_Task list:_
1. In the memoir, what vehicle did the writer receive as a bonus for the screenplay?
2. Please update the stretch of the memoir from "A mechanic from" through "came my way." so that "Poughkeepsie" becomes "Albany".
3. Which years does the memoir mention?

_Document section:_
[Start of section]
After college I taught English at South Boston High School, only I wasn’t cut out to be a teacher or live in Boston. On a trip to New York I fell in love with an artist. Ro called me an angel under candlelight, then disappeared on Thanksgiving Eve 1976 to Paris. I remained in New York and became a punk. We had no heroes. We had no anti-heroes either. It was every man for every man.
In 1977 I played for CBGBs in a softball game against the Hell’s Angels. I checked the entire team for the biker with the Mohawk. He would have been almost 35. None of their players were over 30 and the best batter was a murderous ball of fat named Tiny. The game turned ugly with the Angels declaring that a 9th inning out at the plate was the deciding run. We didn’t contest the loss, since Punk was more about losing than winning.
In 1982 I moved to Paris. Ro was long gone. Several producers paid me to translate porno screenplays. My French was horrible and I manhandled the stories to fit my fantasies. A Hollywood producer noticed my adaptations and hired me to write an original screenplay. The albino film producer and I spent a New England winter inflating his pitch of a boy meeting a girl during a hurricane to 90 pages. After writing THE END he took me out to his barn. A 1964 Trophy Triumph lay under a layer of forgotten dust. It was my bonus and I fell in love with the bike’s classic lines like a married man unexpectedly meeting his future mistress.
A mechanic from Poughkeepsie started the bike. I drove it to the East Village with a check for $5000 in my leather jacket, convinced that I was finally looking for adventure and whatever came my way.
[End of section]
_Data segment:_
[Start of section]
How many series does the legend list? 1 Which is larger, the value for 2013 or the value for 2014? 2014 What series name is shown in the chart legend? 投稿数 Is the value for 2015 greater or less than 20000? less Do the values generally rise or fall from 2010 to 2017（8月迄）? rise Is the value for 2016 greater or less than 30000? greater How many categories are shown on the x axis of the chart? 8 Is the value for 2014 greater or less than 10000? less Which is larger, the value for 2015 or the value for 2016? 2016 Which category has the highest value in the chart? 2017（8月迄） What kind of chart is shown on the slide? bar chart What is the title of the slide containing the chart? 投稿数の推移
[End of section]
_Solutions per task:_
1. A 1964 Trophy Triumph motorcycle.

2.
A mechanic from Albany started the bike. I drove it to the East Village with a check for $5000 in my leather jacket, convinced that I was finally looking for adventure and whatever came my way.

3. 1976, 1977, 1982, 1964